-- Supplied entries --
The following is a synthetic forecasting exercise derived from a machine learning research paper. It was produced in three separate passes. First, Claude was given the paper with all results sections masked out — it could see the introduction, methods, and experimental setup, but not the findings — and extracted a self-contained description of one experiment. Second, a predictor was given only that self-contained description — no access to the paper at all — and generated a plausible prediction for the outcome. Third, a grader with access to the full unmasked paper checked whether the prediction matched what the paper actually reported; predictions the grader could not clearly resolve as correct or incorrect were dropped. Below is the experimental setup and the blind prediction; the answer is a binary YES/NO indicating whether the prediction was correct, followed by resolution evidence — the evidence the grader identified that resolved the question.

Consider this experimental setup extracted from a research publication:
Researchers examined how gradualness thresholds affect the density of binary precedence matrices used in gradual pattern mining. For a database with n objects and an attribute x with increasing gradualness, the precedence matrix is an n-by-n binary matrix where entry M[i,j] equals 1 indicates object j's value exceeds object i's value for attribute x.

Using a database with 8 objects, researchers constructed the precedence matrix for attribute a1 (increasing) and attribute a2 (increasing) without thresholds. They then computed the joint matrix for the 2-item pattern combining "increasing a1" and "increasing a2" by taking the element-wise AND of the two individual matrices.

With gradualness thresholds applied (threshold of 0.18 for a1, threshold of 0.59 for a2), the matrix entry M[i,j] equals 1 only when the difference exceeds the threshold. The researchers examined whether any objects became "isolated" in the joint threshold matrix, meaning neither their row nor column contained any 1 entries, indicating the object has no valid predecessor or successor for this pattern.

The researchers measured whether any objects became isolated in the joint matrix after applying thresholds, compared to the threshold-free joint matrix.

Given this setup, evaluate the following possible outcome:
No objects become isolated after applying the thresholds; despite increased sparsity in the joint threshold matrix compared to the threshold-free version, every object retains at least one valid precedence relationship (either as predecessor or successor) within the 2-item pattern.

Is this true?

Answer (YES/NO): NO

-- Action item --
Give back the material above in full, exactly as it reads.

-- Answer --
The following is a synthetic forecasting exercise derived from a machine learning research paper. It was produced in three separate passes. First, Claude was given the paper with all results sections masked out — it could see the introduction, methods, and experimental setup, but not the findings — and extracted a self-contained description of one experiment. Second, a predictor was given only that self-contained description — no access to the paper at all — and generated a plausible prediction for the outcome. Third, a grader with access to the full unmasked paper checked whether the prediction matched what the paper actually reported; predictions the grader could not clearly resolve as correct or incorrect were dropped. Below is the experimental setup and the blind prediction; the answer is a binary YES/NO indicating whether the prediction was correct, followed by resolution evidence — the evidence the grader identified that resolved the question.

Consider this experimental setup extracted from a research publication:
Researchers examined how gradualness thresholds affect the density of binary precedence matrices used in gradual pattern mining. For a database with n objects and an attribute x with increasing gradualness, the precedence matrix is an n-by-n binary matrix where entry M[i,j] equals 1 indicates object j's value exceeds object i's value for attribute x.

Using a database with 8 objects, researchers constructed the precedence matrix for attribute a1 (increasing) and attribute a2 (increasing) without thresholds. They then computed the joint matrix for the 2-item pattern combining "increasing a1" and "increasing a2" by taking the element-wise AND of the two individual matrices.

With gradualness thresholds applied (threshold of 0.18 for a1, threshold of 0.59 for a2), the matrix entry M[i,j] equals 1 only when the difference exceeds the threshold. The researchers examined whether any objects became "isolated" in the joint threshold matrix, meaning neither their row nor column contained any 1 entries, indicating the object has no valid predecessor or successor for this pattern.

The researchers measured whether any objects became isolated in the joint matrix after applying thresholds, compared to the threshold-free joint matrix.

Given this setup, evaluate the following possible outcome:
No objects become isolated after applying the thresholds; despite increased sparsity in the joint threshold matrix compared to the threshold-free version, every object retains at least one valid precedence relationship (either as predecessor or successor) within the 2-item pattern.

Is this true?

Answer (YES/NO): NO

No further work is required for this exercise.